Inhibitory Effects of S‐Methylcysteine and Cysteine on the Promoting Potential of Sodium Phenobarbital on Rat Liver Carcinogenesis

• Published in: Cancer science Vol. 91; no. 8; pp. 780 - 785
• Main Authors: Vijayaraghavan, Meenakshi, Wanibuchi, Hideki, Takada, Nobuyasu, Yano, Yoshihisa, Otani, Shuzo, Yamamoto, Shinji, Fukushima, Shoji
• Format: Journal Article
• Language: English
• Published: Oxford, UK Blackwell Publishing Ltd 01.08.2000; Japanese Cancer Association; John Wiley & Sons, Inc
• Subjects: Animals; Biological and medical sciences; Carcinogenesis; Carcinogenesis, carcinogens and anticarcinogens; Carcinogens; Chemical agents; Cysteine; Cysteine - analogs & derivatives; Cysteine - therapeutic use; Diethylnitrosamine; Disease Models, Animal; Enzymatic activity; Glutathione; Glutathione Transferase - metabolism; GST‐P; Hepatectomy; Immunohistochemistry; Liver; Liver Neoplasms - chemically induced; Liver Neoplasms - enzymology; Liver Neoplasms - metabolism; Liver Neoplasms - prevention & control; Male; Medical sciences; Ornithine; Ornithine decarboxylase; Ornithine Decarboxylase - metabolism; PCNA; Phenobarbital; Placenta; Proliferating cell nuclear antigen; Proliferating Cell Nuclear Antigen - metabolism; Rat hepatocarcinogenesis; Rats; Rats, Inbred F344; S‐Methylcysteine; Tumors; Cell proliferation; Animal model; Cysteine; Rat; Isozyme; Liver; Biological marker; Hepatic disease; Anticarcinogen; Antitumor promotor; Carcinogenesis; Organic sulfide; Glutathione transferase; Water solubility; Tumor promotion; Enzyme; Transferases; Rodentia; Malignant tumor; Phenobarbital sodium; Carcinogen; Vertebrata; Mammalia; Aminoacid; Animal; Digestive diseases; PCNA antigen
• ISSN: 0910-5050; 1347-9032; 1349-7006; 1876-4673
• DOI: 10.1111/j.1349-7006.2000.tb01013.x

The effects of S‐methylcysteine (SMC) and eysteine on the promotion stages of rodent hepatocar‐cinogenesis in a medium‐term bioassay previously developed by Ito were examined.
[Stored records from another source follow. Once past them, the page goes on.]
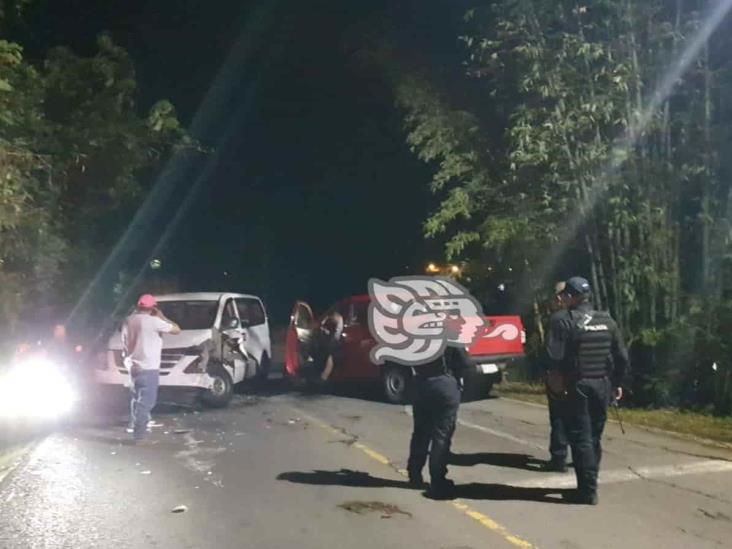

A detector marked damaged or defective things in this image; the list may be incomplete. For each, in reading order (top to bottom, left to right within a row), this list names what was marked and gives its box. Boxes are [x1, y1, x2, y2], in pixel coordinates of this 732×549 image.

crumpled hood [107, 328, 213, 348]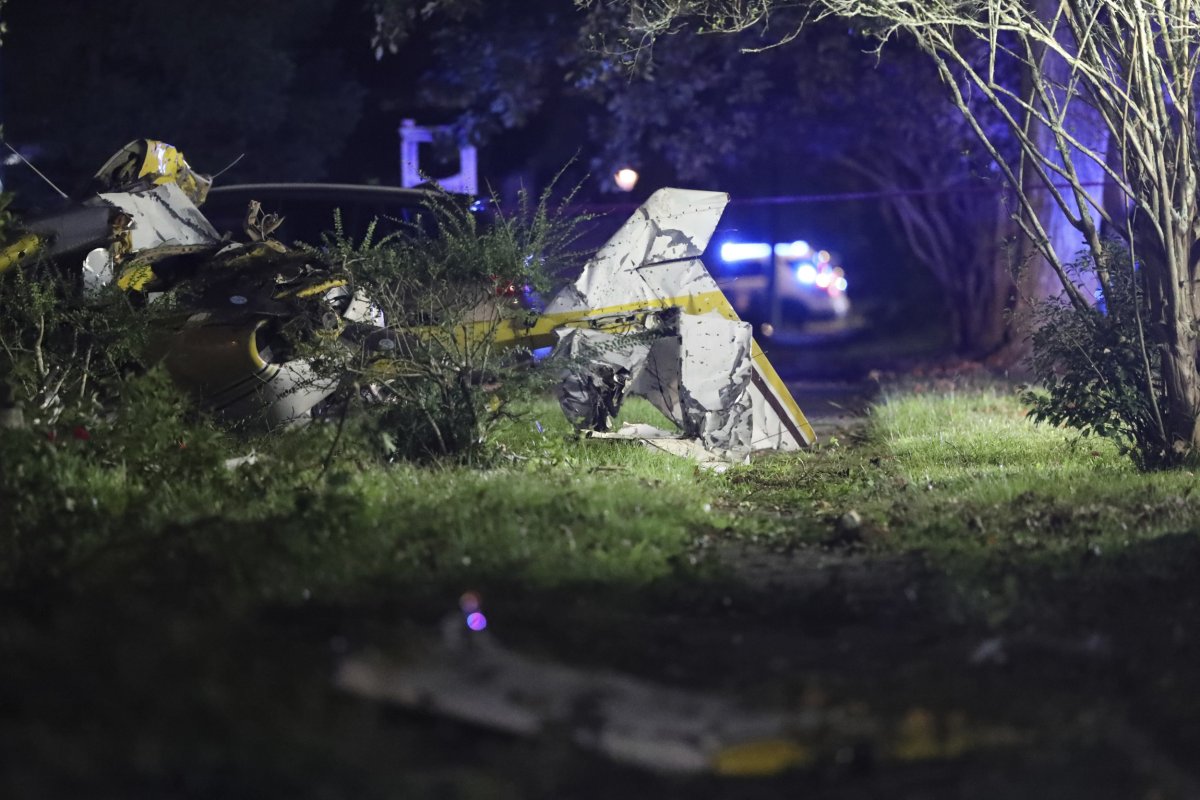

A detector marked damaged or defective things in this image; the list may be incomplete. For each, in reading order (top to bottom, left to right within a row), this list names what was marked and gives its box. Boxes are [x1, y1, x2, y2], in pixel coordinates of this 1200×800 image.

wrecked airplane [0, 140, 816, 460]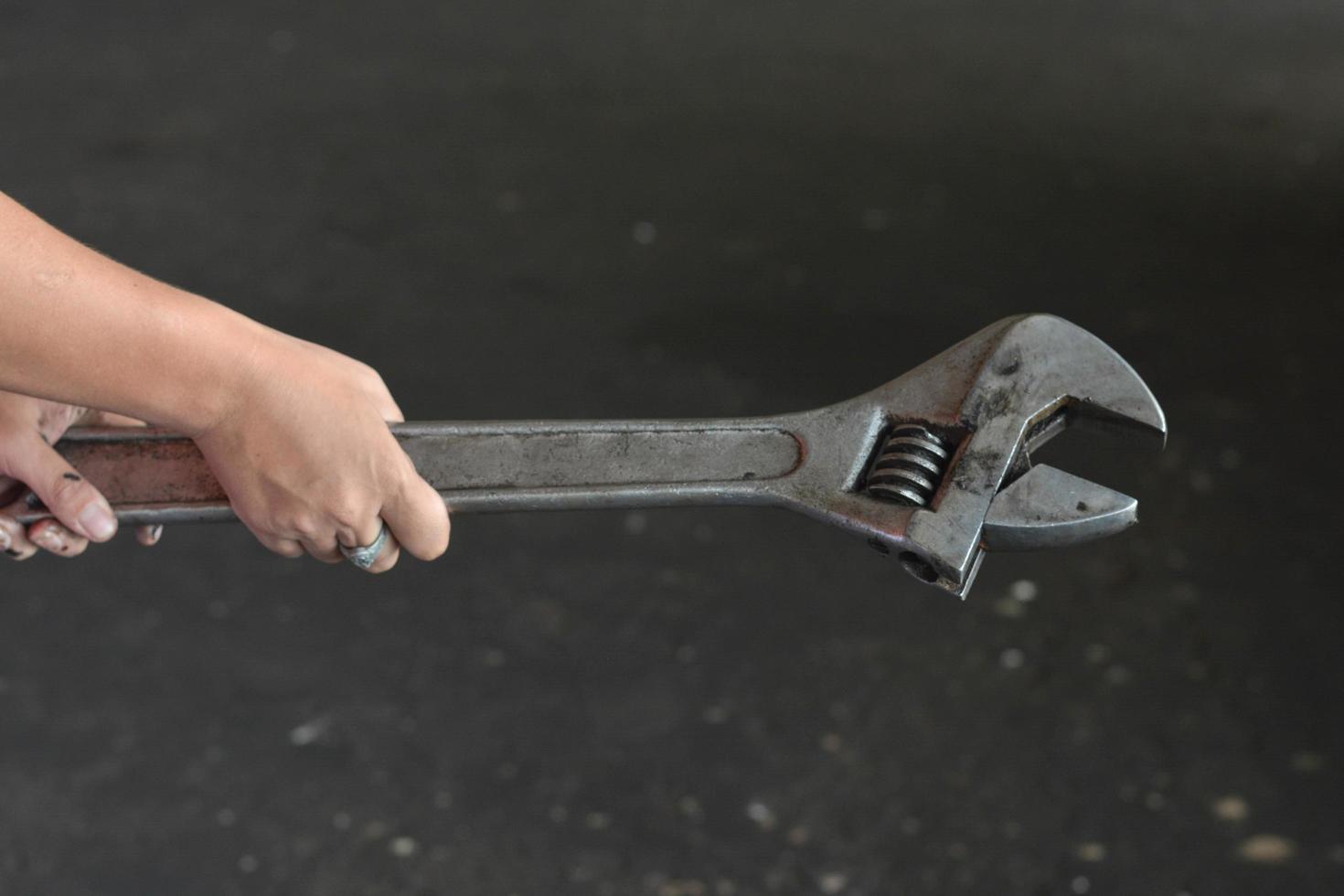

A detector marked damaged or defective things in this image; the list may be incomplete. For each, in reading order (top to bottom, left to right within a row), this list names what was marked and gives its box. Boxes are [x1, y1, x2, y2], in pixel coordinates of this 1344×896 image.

rust on wrench handle [20, 421, 801, 526]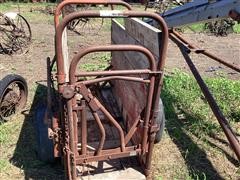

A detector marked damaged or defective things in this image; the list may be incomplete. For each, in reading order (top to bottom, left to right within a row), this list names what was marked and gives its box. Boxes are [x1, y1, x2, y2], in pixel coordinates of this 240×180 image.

rusty metal frame [53, 0, 168, 179]
rusty metal frame [170, 29, 240, 160]
rusted metal surface [170, 32, 240, 160]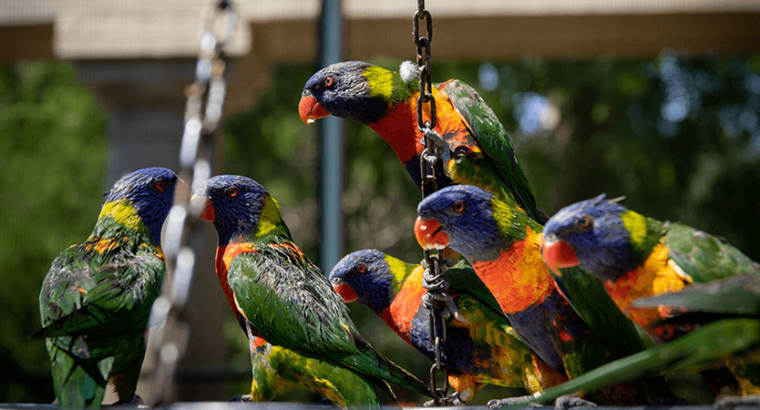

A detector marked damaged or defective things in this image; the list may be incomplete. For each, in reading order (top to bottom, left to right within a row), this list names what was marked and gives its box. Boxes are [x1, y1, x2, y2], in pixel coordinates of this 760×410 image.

rusty chain link [142, 0, 235, 406]
rusty chain link [416, 0, 452, 406]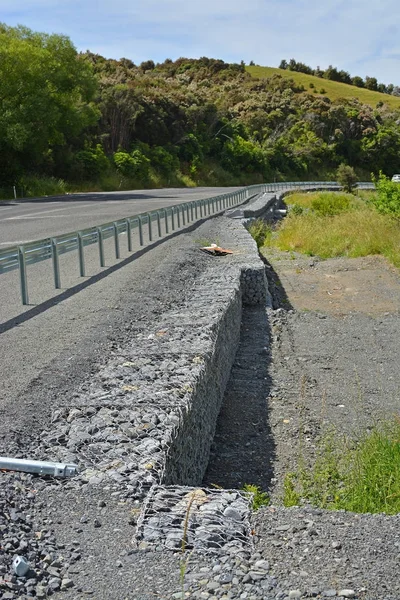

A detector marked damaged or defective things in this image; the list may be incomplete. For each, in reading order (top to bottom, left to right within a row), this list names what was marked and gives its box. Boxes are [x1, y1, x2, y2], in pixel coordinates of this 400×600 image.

broken guardrail piece [0, 454, 79, 478]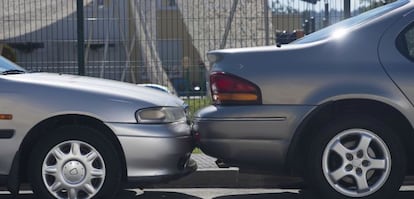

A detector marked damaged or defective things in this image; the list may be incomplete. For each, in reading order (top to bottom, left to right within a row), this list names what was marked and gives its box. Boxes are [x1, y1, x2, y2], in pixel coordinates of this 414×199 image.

crumpled hood [4, 72, 183, 107]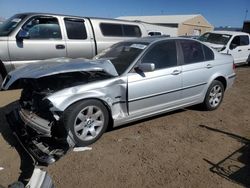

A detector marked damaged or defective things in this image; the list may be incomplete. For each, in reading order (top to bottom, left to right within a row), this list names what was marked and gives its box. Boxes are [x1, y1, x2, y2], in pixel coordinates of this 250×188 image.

damaged hood [1, 57, 119, 89]
detached bumper piece [6, 109, 69, 165]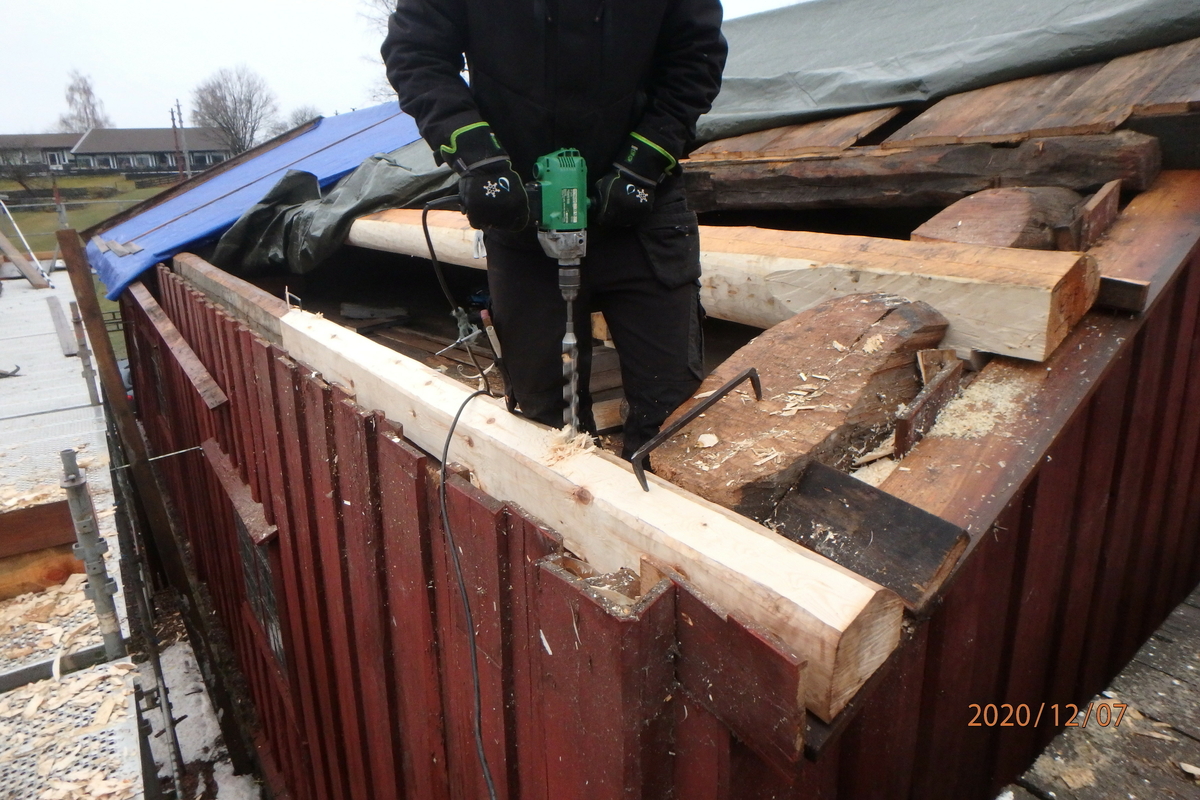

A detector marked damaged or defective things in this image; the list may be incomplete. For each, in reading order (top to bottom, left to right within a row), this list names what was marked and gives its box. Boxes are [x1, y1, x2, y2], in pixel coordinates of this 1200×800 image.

rusty metal clamp [628, 367, 758, 491]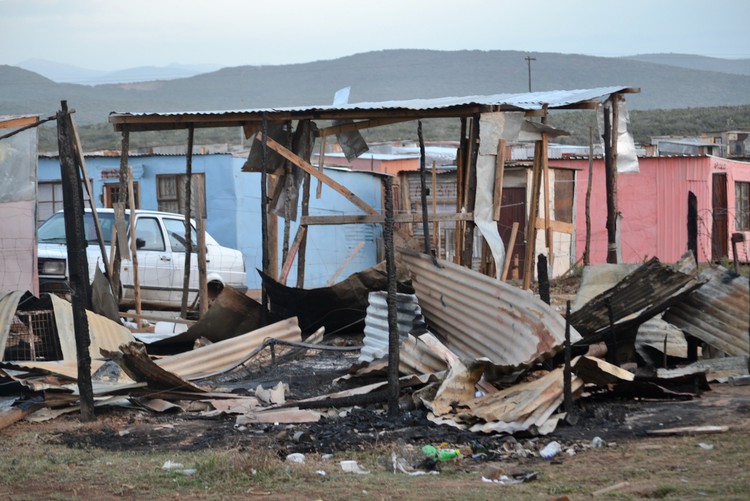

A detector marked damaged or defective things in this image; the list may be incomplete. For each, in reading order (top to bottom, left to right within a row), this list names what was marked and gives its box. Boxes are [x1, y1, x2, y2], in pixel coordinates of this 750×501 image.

rusty metal sheet [157, 316, 304, 378]
burnt corrugated iron [400, 249, 580, 368]
rusty metal sheet [400, 249, 580, 368]
burnt corrugated iron [568, 256, 704, 342]
rusty metal sheet [568, 256, 704, 342]
rusty metal sheet [664, 266, 750, 356]
burnt corrugated iron [668, 266, 748, 356]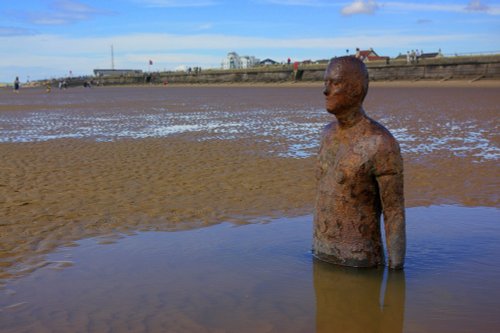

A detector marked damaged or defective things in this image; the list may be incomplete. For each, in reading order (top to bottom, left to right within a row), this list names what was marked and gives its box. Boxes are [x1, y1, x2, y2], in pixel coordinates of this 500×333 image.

rust texture [316, 54, 406, 268]
rusted metal statue [316, 55, 406, 268]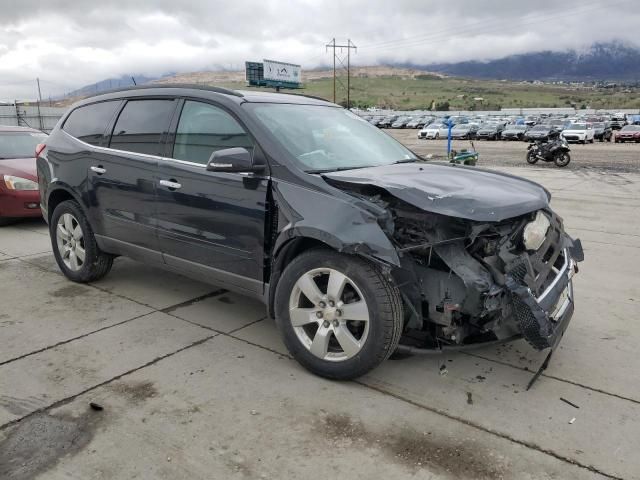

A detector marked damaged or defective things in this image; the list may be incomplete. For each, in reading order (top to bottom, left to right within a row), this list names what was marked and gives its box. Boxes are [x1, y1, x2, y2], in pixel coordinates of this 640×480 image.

damaged black suv [37, 85, 584, 378]
crushed front end [388, 201, 584, 350]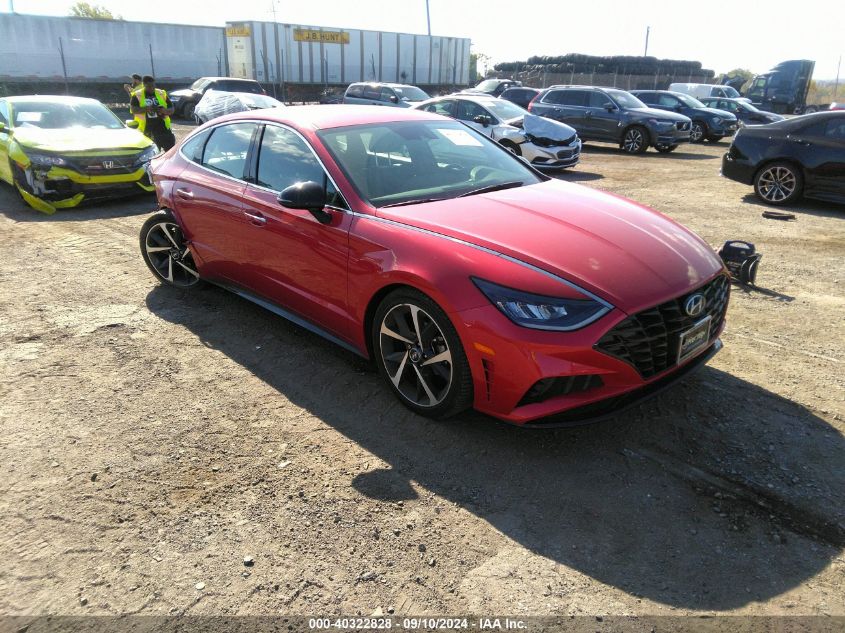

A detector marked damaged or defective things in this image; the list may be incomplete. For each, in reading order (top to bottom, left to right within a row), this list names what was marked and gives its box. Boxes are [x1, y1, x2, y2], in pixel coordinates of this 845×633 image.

yellow damaged car [0, 94, 158, 212]
detached side mirror [276, 179, 330, 223]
Initiation was induced by a single dose of diethylnitrosamine (DEN), followed by dietary administration of the promoter sodium phenobarbital (NaPB) 2 weeks later, for 6 weeks. Partial hepatectomy was conducted on all the animals at week 3. Inhibitory potential was evaluated by analyzing two markers of carcinogenesis, namely numbers of glutathione S‐transferase placental form (GST‐P)‐positive foci, and proliferating cell nuclear antigen (PCNA). In addition, the level of ornithine decarboxylase (ODC), one of the rate‐limiting enzymes of polyamine metabolism induced by promoters, was analyzed. SMC and cysteine induced significant reduction in the areas of GST‐P‐positive foci. A significant reduction in the PCNA index was observed in the entire liver as well as in GST‐P‐positive areas. SMC also induced down‐regulation of the ODC enzyme activity. Thus, SMC and cysteine were found to inhibit the promotion stage of DEN‐induced hepatocarcinogenesis. No cocarcinogenic effects were evident on administration of either of these chemicals with NaPB.